Если мать занята в первой смене, то на работу она идет пешком, хотя трампарк довольно-таки далеко. Хорошо летом: у нас в Ленинграде в пятом часу утра уже вовсю светит солнце. А зимой это темная ночь, до рассвета много часов. А как дождь проливной? Но не на чем матери подъехать на работу, ведь трамваи только тогда пойдут, когда она и другие вагоновожатые выведут их из парка.

Костя встает запереть за ней дверь на крюк. Другие жильцы в квартире обижаются, если такую рань дверь не заперта на крюк.

Потом он опять ложится и досыпает. Сон у него здоровый.

Аппетит тоже. Вообще он парнишка крепкий, ничего. Семь лет ему было, он дрова колол. Мать придет – он уже дров наколол и возле буржуйки сложил, чтоб она затопила сразу. То было после войны. Теперь-то у них центральное отопление исправили, не приходится ни колоть дрова, ни, главное, покупать их, и буржуйку выбросили.

То, что Жене Логинову дается играючи, Костя Прокопенко берет трудом. Подолгу делает он уроки, постелив на столе газету, чтоб не запачкать клеенку чернилами. Мать говорит:

– Кто его знает, сколько здоровье мне позволит тебя тянуть. Поучись как следует, пока есть возможность.

Но Костя не потому старается, что мать велит, а из самолюбия. Чем он, в самом деле, хуже тех, кто учится хорошо? На пятерки у него не получается, сколько он ни сиди; ну, четверки тоже хорошо!

Вот только роста он небольшого, к своему огорчению, – уж так бы ему хотелось быть высоким, как Женя Логинов! Мать считает – это потому, что в войну, в эвакуации, питание было плохое, он и не рос как следует, может, еще подрастет.

3

Этажом ниже Логиновых живет девчонка Майка.

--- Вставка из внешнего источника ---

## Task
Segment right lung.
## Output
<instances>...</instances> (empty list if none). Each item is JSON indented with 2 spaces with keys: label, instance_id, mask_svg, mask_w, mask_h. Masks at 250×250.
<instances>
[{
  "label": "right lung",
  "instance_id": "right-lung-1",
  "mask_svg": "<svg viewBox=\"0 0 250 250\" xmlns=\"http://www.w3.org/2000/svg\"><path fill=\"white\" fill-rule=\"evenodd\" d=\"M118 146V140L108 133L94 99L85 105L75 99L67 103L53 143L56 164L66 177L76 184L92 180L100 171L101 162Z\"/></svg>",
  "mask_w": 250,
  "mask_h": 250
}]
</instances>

Она совсем маленькая. Ее водят гулять, закутав поверх шубы и шапки в платок, так что видны только два карих серьезных глаза и маленький нос с двумя круглыми дырочками, как у пуговицы.

Маленькая, но страшно вредная. Например. Как-то она стояла, закутанная, на лестничной площадке, а ребята ватагой спускались от Жени и кто-то, проходя, ее задел нечаянно. Чуть-чуть задел, но она сейчас же упала и лежала молча и неподвижно, глядя в сторону серьезными глазами.

Костя шел сзади всех и видел эту сцену. Он поднял вредную девчонку и поставил на ноги.

– Стой прямо! – сказал он. – А то как дам!

Но она опять легла и сопела своей пуговицей с двумя дырочками.

– Ну лежи, если нравится, – сказал Костя и пошел вниз.

Хлопнула дверь – на площадку вышла Майкина бабушка. И сейчас же раздался рев и сквозь рев неразборчивые слова – девчонка жаловалась.

– Вот сволочь! – сказали ребята, удивившись. – Ведь не больно ей ни капельки, гадюке. Надавать бы действительно, будь постарше.

Бабушка нагнулась над пролетом и закричала:

– Хулиганье паршивое, на секунду нельзя оставить ребенка, надо лестницу от вас запирать, от поганцев!

Другой раз – это было в конце учебного года, в ветреный и солнечный майский день – ребята сидели в скверике на скамейке, возле загородки с песком, и разговаривали о своих делах. В загородку пришла Майка и стала играть песком. Она наклонялась и набирала его полный совок, а потом направляла совок так, что ветер нес песок в лицо ребятам, сидевшим на скамейке.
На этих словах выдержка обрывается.